• [Kutipan]
—————

Dalil pemohon yang menyatakan pengalaman kerja para pensiunan hakim, jaksa, polisi, dan profesi lainnya di bidang hukum dan peradilan setara dengan kewajiban magang selama sekurang-kurangnya 2 tahun bagi calon advokat serta merta tidak selalu dapat dibenarkan.
Belum lama ini, Mahkamah Konstitusi (MK) menolak pengujian Pasal 3 ayat (1) huruf c dan g UU No.18 Tahun 2003 tentang Advokat terkait syarat menjadi advokat yakni tidak berstatus sebagai pegawai negeri atau pejabat negara dan kewajiban magang selama 2 tahun berturut-turut di kantor advokat. Dengan begitu, norma Pasal 3 ayat (1) huruf c dan g UU Advokat tetap berlaku dan konstitusional.
“Mengadili, menolak permohonan pemohon untuk seluruhnya,” ucap Ketua Majelis MK Suhartoyo saat membacakan amar Putusan MK No. 138/PUU-XXI/2023, Kamis (21/12/2023). Permohonan ini diajukan Indra Sofian yang menjabat Investigator Utama Pertama pada Direktorat Pengawasan Kemitraan, Deputi Bidang Penegakan Hukum, Komisi Pengawas Persaingan Usaha RI.
Mahkamah menilai magang merupakan syarat penting untuk dapat diangkat menjadi advokat. Jika Pendidikan Kekhususan Profesi Advokat (PKPA) merupakan pembelajaran teori-teori hukum yang diperlukan bagi seorang advokat, lalu diujikan pemahaman terhadap teori-teori tersebut dalam Ujian Profesi Advokat (UPA). Sedangkan magang merupakan kesempatan menerapkan teori-teori hukum dalam bentuk penerapannya dikaitkan dengan kasus konkrit agar calon advokat dapat memiliki pengalaman praktis guna mendukung kemampuan, keterampilan, dan etika dalam menjalankan profesinya.

—————

• [Data yang Disediakan]
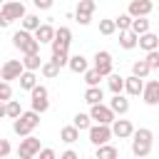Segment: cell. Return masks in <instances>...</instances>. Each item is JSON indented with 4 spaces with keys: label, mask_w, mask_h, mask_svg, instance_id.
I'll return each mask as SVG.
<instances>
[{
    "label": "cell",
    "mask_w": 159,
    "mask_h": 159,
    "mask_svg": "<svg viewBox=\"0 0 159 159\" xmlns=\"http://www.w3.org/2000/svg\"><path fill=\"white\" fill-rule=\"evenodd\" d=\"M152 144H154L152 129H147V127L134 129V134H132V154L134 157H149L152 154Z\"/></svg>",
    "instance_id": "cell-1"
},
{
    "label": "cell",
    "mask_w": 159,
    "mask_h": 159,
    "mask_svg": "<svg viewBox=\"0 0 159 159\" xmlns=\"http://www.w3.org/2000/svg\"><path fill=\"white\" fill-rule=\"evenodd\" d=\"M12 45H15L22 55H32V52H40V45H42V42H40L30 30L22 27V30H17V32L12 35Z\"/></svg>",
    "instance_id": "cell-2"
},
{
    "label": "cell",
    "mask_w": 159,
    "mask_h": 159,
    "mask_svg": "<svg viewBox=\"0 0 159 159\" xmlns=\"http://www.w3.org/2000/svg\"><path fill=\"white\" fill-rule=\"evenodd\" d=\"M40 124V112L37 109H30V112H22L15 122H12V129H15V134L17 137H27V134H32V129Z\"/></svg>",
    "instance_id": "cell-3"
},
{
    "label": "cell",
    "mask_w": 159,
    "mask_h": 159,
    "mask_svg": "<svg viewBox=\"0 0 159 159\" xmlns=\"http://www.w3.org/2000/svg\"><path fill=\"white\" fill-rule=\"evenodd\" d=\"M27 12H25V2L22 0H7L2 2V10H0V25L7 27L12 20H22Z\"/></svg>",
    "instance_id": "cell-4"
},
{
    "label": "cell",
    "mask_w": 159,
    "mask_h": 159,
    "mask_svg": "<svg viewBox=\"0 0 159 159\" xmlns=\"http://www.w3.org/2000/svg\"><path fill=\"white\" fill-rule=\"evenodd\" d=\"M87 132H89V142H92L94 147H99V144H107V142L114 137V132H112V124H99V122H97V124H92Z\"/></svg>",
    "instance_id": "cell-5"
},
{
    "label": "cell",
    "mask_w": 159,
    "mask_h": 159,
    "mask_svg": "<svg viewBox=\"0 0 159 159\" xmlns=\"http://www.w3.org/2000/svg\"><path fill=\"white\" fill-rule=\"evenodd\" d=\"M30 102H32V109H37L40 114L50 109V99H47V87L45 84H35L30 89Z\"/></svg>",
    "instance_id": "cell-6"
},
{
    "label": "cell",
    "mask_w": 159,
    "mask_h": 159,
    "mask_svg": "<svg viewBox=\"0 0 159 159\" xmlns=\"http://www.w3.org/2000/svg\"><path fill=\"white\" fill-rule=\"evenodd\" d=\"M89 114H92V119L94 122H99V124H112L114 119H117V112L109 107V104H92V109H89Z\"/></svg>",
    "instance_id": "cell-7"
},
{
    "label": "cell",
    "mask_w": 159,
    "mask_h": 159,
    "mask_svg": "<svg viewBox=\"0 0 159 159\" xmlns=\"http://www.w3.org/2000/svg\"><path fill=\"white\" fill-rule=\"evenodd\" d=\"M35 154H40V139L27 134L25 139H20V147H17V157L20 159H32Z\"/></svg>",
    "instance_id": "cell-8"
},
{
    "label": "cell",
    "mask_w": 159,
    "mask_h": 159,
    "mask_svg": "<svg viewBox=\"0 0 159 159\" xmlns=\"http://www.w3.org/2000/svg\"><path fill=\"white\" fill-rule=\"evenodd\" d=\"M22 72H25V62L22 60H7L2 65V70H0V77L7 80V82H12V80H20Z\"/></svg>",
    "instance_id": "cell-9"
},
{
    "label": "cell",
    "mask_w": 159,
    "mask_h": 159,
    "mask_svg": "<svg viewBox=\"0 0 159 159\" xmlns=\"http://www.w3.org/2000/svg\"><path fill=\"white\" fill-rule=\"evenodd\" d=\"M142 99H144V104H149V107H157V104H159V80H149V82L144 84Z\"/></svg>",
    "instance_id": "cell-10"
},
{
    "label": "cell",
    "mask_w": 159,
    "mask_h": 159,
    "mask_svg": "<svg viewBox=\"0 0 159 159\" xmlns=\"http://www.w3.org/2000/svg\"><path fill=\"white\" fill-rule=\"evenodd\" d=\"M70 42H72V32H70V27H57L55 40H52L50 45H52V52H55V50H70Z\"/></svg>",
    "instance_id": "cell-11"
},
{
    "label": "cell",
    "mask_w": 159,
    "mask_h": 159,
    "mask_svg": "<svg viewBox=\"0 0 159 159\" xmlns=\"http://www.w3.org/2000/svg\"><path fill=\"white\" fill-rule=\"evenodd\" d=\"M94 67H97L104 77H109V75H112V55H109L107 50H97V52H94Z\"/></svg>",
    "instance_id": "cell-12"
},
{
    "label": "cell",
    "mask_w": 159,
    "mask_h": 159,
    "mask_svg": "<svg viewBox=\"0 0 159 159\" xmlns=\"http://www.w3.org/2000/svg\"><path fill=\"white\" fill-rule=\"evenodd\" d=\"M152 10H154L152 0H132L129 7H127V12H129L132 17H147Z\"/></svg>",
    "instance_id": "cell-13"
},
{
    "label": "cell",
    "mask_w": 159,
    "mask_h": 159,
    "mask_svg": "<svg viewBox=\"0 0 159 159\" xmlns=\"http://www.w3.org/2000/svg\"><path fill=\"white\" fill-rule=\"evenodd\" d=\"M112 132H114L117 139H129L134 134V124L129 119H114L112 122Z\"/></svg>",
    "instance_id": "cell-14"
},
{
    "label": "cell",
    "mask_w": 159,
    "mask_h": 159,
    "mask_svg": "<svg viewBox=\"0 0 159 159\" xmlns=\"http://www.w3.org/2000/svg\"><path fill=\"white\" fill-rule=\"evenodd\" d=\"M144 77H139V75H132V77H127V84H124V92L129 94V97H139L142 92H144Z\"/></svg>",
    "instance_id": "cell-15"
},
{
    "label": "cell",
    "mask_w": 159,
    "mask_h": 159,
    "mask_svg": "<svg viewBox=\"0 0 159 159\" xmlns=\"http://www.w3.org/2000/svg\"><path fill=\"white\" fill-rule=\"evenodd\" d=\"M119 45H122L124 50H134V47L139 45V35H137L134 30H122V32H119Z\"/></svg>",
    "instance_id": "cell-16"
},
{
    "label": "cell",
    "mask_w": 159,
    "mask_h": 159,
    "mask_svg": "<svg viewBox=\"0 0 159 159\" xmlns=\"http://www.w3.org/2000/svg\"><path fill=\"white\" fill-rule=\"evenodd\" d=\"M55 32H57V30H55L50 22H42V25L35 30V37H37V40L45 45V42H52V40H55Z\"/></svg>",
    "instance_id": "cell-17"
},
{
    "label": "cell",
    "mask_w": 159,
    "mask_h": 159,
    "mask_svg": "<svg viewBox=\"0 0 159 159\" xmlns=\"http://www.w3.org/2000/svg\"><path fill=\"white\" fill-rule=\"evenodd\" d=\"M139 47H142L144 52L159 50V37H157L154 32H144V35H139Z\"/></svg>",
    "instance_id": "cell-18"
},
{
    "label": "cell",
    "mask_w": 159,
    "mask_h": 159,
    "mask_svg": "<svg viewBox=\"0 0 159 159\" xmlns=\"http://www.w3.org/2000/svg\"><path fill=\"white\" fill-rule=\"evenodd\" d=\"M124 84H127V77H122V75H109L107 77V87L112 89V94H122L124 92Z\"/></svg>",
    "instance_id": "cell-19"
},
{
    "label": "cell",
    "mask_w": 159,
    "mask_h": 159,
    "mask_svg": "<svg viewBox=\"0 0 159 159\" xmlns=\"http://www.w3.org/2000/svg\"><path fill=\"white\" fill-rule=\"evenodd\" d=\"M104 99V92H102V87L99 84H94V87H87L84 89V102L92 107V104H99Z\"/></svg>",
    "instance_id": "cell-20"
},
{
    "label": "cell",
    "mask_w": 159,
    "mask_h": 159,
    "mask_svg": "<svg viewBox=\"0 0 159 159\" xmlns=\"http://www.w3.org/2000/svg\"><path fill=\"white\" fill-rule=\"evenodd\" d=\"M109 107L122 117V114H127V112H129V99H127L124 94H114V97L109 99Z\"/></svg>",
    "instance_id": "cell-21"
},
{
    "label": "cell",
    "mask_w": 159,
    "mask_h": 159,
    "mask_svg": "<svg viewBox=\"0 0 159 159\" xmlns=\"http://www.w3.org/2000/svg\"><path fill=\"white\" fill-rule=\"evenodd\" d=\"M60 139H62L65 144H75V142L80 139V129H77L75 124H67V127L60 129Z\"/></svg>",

—————

• [Permintaan]
Dalam kutipan tentang putusan MK soal syarat menjadi advokat, siapa yang mengajukan permohonan pengujian UU Advokat?

• [Tanggapan]
Indra Sofian, Investigator Utama Pertama pada Direktorat Pengawasan Kemitraan, Deputi Bidang Penegakan Hukum, Komisi Pengawas Persaingan Usaha RI.